Continue the article on moving Carousell's Spotlight search to Elasticsearch with dense vector, starting right after its last sentence.

### Document text
--- start ---
Migrating to Elasticsearch with dense vector for Carousell Spotlight search engine
As a classifieds marketplace, Carousell has tremendous amounts of listings from sellers. To present the most relevant listings to buyers, a search engine is required. Usually, search engines are equipped with basic functionalities such as keyword matching, predicate filtering, relevance ranking, and pagination etc. In Carousell, we experimented with a new relevance model called embedding, and we managed to apply it on one of our internal products called Spotlight. This article is going to explain how we built our own internal search engine to support embedding-based relevance ranking, and eventually migrated over to Elasticsearch with dense vector.
In 2018, we implemented an internal search engine called Carolene with Apache Lucene to support embedding-based relevance ranking. Two years after that, we migrated to Elasticsearch 7.8 with dense vector feature, and it works like a charm!
Spotlight is one of our internal seller tools for achieving faster seller success. It helps boost the visibility of the seller’s listings in the marketplace.
When sellers purchase a Spotlight for their listing, we store the original listing details in our dedicated search engine (different from the one for organic search purposes) and serve them in search results and curated content sections whenever deemed relevant.
To make the Spotlight listings relevant to the placement, we have to retrieve ones adhering to the context. For instance, we want to display Spotlights on an organic search response page, we need to apply the same predicates that the organic search uses, which can include keyword search, predicate filtering, geo-range filtering, and even AND-OR operations of these mentioned. The sequence diagram below illustrates a simplified flow of how Spotlights are served on a search page.
Before jumping into the sections about Carolene, I want to address a few questions that you might have.
Why not Elasticsearch in the first place?
Apart from the normal information retrieval functionalities (TF-IDF, filter, AND/OR), Spotlights need to be indexed with embeddings, and more importantly, queried with embeddings using dot product as the final relevance score. At the time of implementing Carolene, Elasticsearch was not capable of this. Hence, we decided to build our own.
What is the embedding score?
Embedding is a very commonly used representation in Natural Language Processing (NLP) for text analysis. It is usually in the form of vectors in a high-dimensional space. As shown in the picture below, each dot in the space represents a document, and distances between dots represent their similarities. You can use various measures, like cosine distance or dot product distance. Choosing which measure depends on how your embedding was trained in the first place.
Embedding has proven to be not only mathematically convenient, but also much more performant in polysemy, synonymy, and semantic matching.
--- end ---
### Outline records
--- start ---
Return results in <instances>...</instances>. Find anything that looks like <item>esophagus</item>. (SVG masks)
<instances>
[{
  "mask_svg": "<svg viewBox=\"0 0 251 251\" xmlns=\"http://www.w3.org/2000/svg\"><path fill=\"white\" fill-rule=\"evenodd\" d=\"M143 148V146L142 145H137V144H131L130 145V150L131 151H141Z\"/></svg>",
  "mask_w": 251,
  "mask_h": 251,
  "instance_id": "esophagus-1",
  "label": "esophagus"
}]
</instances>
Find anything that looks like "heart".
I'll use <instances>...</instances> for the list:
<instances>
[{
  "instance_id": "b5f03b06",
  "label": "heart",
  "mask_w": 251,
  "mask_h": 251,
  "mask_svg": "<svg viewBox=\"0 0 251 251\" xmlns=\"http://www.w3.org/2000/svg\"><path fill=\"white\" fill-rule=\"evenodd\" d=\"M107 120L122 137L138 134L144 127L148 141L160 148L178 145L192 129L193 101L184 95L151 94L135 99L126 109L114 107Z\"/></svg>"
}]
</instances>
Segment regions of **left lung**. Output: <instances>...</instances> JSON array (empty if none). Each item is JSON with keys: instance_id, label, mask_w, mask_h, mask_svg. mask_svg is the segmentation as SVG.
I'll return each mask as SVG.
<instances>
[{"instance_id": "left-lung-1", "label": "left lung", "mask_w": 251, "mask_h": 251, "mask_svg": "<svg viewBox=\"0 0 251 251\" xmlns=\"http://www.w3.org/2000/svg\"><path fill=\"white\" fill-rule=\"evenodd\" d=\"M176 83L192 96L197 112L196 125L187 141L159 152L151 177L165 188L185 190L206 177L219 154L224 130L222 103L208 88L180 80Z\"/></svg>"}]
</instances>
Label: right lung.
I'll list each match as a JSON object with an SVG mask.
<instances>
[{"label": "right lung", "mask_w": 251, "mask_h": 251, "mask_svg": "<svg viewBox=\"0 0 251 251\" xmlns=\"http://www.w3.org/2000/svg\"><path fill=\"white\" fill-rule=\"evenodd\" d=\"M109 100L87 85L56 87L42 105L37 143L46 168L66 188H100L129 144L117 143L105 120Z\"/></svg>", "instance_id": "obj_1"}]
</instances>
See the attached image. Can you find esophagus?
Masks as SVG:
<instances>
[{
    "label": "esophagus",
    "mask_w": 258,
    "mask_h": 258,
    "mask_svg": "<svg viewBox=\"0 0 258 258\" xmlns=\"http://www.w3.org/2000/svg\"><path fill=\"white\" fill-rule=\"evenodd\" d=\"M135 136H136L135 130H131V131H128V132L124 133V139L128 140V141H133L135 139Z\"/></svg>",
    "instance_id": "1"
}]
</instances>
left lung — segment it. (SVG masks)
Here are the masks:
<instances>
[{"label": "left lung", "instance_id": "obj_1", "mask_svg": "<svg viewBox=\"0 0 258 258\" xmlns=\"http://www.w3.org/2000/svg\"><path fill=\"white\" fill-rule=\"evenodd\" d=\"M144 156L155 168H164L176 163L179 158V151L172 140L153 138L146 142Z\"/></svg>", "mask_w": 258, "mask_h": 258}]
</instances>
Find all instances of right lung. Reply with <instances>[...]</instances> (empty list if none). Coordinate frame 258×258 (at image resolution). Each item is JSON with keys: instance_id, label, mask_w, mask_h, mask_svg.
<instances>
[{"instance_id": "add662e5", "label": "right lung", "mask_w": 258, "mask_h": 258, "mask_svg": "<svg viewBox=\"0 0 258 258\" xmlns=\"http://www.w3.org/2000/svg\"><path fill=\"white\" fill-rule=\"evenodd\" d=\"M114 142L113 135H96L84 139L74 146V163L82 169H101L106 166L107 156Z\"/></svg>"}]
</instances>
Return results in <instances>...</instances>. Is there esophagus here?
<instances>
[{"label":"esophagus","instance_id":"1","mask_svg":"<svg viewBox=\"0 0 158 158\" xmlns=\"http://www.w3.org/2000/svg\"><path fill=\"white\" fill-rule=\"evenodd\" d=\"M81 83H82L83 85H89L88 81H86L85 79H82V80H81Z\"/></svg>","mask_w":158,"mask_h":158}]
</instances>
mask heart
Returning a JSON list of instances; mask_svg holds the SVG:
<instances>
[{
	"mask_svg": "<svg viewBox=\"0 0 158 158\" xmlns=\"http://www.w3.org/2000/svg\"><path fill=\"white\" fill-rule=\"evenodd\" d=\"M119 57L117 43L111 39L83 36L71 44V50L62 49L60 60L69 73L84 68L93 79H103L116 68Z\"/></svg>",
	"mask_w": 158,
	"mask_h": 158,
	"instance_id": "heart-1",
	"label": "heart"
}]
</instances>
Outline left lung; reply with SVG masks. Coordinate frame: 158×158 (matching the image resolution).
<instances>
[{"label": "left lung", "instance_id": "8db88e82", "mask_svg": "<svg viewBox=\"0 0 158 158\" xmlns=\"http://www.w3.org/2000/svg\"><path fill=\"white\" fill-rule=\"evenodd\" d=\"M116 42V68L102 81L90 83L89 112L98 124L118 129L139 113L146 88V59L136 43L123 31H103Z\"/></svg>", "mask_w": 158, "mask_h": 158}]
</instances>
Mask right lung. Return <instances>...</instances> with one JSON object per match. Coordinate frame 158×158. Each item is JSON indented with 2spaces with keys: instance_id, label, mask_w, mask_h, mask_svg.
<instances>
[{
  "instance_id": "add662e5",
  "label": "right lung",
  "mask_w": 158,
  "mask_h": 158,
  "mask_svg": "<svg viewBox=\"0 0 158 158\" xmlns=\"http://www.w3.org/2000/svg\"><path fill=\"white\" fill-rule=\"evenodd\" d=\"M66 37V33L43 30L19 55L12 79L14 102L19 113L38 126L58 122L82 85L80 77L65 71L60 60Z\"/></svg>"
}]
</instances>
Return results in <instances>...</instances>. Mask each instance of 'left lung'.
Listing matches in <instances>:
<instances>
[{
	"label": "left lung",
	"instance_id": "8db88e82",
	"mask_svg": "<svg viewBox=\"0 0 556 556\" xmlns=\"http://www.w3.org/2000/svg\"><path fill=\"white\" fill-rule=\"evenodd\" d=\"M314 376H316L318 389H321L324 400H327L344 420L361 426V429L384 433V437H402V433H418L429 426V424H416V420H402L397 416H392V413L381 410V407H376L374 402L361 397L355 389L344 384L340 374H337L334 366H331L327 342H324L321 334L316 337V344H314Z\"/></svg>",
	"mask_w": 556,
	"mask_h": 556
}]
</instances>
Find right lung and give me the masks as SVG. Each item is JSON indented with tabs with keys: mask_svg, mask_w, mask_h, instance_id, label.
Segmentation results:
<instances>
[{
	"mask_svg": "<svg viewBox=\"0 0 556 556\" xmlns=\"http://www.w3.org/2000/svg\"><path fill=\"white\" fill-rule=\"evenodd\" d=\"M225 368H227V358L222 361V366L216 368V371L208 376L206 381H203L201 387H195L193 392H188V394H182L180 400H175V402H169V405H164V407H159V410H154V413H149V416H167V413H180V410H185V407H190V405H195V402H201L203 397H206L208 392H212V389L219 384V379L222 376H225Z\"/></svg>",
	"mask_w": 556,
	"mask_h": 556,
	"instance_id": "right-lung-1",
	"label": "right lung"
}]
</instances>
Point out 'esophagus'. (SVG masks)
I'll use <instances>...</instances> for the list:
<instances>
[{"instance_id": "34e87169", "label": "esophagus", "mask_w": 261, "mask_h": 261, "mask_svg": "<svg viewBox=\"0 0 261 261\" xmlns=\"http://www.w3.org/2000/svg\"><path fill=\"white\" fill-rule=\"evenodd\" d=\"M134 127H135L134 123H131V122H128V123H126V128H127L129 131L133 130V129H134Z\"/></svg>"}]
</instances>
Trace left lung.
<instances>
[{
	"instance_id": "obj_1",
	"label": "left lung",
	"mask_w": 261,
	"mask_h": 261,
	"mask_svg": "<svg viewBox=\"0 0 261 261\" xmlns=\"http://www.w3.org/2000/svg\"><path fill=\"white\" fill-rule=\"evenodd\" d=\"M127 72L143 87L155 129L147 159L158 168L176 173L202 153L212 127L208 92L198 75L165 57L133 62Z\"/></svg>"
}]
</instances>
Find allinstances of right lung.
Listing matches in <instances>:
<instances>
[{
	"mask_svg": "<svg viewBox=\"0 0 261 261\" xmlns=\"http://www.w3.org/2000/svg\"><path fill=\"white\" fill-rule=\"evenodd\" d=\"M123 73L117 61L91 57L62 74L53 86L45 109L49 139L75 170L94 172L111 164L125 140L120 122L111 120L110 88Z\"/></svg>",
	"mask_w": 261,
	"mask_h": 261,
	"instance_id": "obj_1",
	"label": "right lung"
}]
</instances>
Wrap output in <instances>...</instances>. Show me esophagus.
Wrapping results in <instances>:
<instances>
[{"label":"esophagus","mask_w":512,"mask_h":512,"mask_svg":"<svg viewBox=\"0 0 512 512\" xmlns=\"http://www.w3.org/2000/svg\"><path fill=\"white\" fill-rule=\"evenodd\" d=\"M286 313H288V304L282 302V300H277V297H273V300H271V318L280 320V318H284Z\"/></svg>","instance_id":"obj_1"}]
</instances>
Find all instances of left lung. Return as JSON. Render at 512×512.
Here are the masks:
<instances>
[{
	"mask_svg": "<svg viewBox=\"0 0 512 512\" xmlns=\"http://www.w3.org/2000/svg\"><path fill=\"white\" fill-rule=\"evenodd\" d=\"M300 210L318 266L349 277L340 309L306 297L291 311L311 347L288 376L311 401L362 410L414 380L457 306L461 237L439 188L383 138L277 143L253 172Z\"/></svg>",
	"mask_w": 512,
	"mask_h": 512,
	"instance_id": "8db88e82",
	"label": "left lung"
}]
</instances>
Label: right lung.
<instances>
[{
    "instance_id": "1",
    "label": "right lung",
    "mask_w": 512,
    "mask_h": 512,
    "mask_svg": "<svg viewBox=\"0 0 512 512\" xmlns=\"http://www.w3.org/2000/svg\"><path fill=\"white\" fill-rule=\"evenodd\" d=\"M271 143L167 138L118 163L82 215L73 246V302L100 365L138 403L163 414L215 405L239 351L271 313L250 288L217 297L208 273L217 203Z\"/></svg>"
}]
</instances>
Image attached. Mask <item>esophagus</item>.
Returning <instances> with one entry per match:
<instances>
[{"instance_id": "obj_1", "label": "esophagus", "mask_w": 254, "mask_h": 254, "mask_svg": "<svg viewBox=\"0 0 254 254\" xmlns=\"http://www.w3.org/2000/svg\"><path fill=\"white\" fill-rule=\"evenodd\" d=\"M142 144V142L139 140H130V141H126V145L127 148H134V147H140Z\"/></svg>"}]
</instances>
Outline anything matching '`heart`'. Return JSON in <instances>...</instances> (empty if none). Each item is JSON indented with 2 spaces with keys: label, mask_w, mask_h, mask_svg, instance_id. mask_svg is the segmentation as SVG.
--- end ---
### Reply
Internal Solution: Carolene
The system was required to support keyword matching, (keyword, geo-range) filtering and most importantly, finding the nearest embedding documents. We chose to implement a gRPC service that internally wraps around the Lucene core library and extends from it to support vector operations. We named it Carolene as a wordplay of Carousell and Lucene. This project was majorly contributed by my colleague Varma. 👏
Vector and VectorNearQuery
It is fairly straightforward to support TF-IDF, filters, pagination, etc with Lucene in Carolene. The essence of Carolene is the vector plugin, which helps us achieve embedding/vector operations. Embeddings are stored in a customised Field of type VectorType. When an embedding is provided, Lucene’s DocIDIterator traverses the entire collection performing the dot product score calculation before returning the top-n. This is an O(MxN) operation. N is the number of documents and M is the dimension of your embeddings.
To achieve higher availability, Carolene is architected to be distributed with a single-leader-multi-follower mechanism, orchestrated by Consul. Each index in Carolene is a single-shard index, and fully replicated in all nodes. Changes committed in the leader will replicate to followers using the Lucene replication interface via gRPC streaming. The graph below illustrates the basic architecture of Carolene, followed by some explanations.
- The Envoy load balancer is agnostic about nodes’ identity. It routes reads and writes requests to all nodes in a round-robin fashion.
- All nodes can process read requests.
- Only the leader node can process write requests.
- If a follower node receives a write request, it routes that to the leader to process and wait for the leader’s response.
There’s a lot more about Carolene skipped here, such as index storage, delta change replication, leader election, etc. As an internal search engine solution, Carolene served its purpose for 2 to 3 years. Embedding has also proven to be very performant in retrieving relevant documents than just TF-IDF.
As our index size grows from a few hundred documents to more than 10,000, Carolene started to surface its shortcomings.
- When there’s a sudden spike in traffic, it can cause multiple nodes to go out of memory (OOM). We have a caching layer on top of Carolene. It normally has a 70%~80% hit rate. But it still cannot help in situations where there are too many cache-miss queries.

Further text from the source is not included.